Since diffusion goes as the Laplacian of velocity, the dissipation rate may be written in terms of the energy spectrum as:

$$\varepsilon = 2\nu \int_0^\infty k^2E(k)\; dk,$$

with ν the kinematic viscosity of the fluid. From this equation, it may again be observed that dissipation is mainly associated with high wavenumbers (small eddies) even though kinetic energy is associated mainly with lower wavenumbers (large eddies).

===Energy spectrum in the inertial subrange===

The transfer of energy from the low wavenumbers to the high wavenumbers is the energy cascade. This transfer brings turbulence kinetic energy from the large scales to the small scales, at which viscous friction dissipates it. In the intermediate range of scales, the so-called inertial subrange, Kolmogorov's hypotheses lead to the following universal form for the energy spectrum:

$$E(k) = C \varepsilon^{2/3} k^{-5/3}.$$

An extensive body of experimental evidence supports this result, over a vast range of conditions. Experimentally, the value C = 1.5 is observed.

The result $E(k) \sim k^{-5/3}$ was first stated independently by Alexander Obukhov in 1941. Obukhov's result is equivalent to a Fourier transform of Kolmogorov's 1941 result for the turbulent structure function.

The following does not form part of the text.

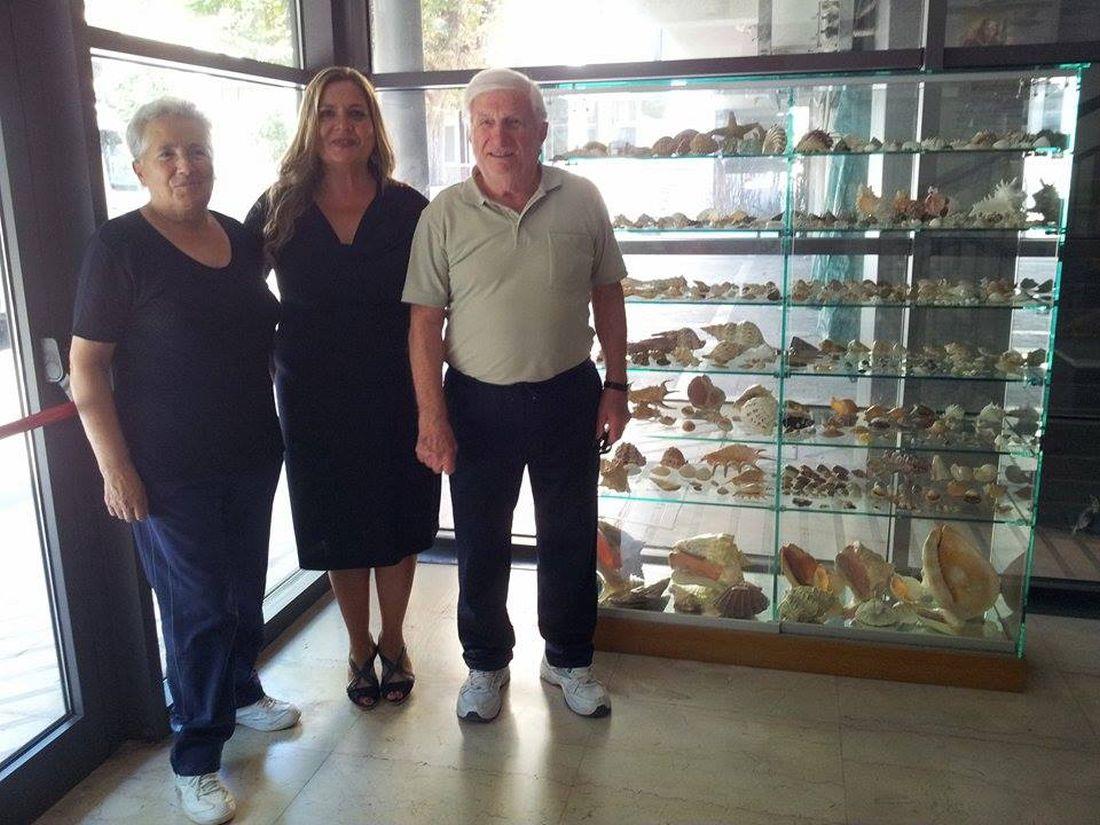 Splendida collezione di conchiglie donata al Comune di Porto Sant'Elpidio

===Spectrum of pressure fluctuations===

The pressure fluctuations in a turbulent flow may be similarly characterized. The mean-square pressure fluctuation in a turbulent flow may be represented by a pressure spectrum, π(k):

$$\overline{p^2} = \int_0^\infty \pi(k)\; dk.$$

For the case of turbulence with no mean velocity gradient (isotropic turbulence), the spectrum in the inertial subrange is given by

$$\pi(k) = \alpha \rho^2\varepsilon^{4/3} k^{-7/3},$$

where ρ is the fluid density, and α = 1.32 C^{2} = 2.97. A mean-flow velocity gradient (shear flow) creates an additional, additive contribution to the inertial subrange pressure spectrum which varies as k^{−11/3}; but the k^{−7/3} behavior is dominant at higher wavenumbers.

===Spectrum of turbulence-driven disturbances at a free liquid surface===

Pressure fluctuations below the free surface of a liquid can drive fluctuating displacements of the liquid surface, which at small wavelengths are modulated by surface tension. This free-surface–turbulence interaction may also be characterized by a wavenumber spectrum. If δ is the instantaneous displacement of the surface from its average position, the mean squared displacement may be represented with a displacement spectrum G(k) as:

$$\overline{\delta^2} = \int_0^\infty G(k)\; dk.$$

A three dimensional form of the pressure spectrum may be combined with the Young–Laplace equation to show that:

$$G(k) \propto k^{-19/3}.$$

Experimental observation of this k^{−19/3} law has been obtained by optical measurements of the surface of turbulent free liquid jets.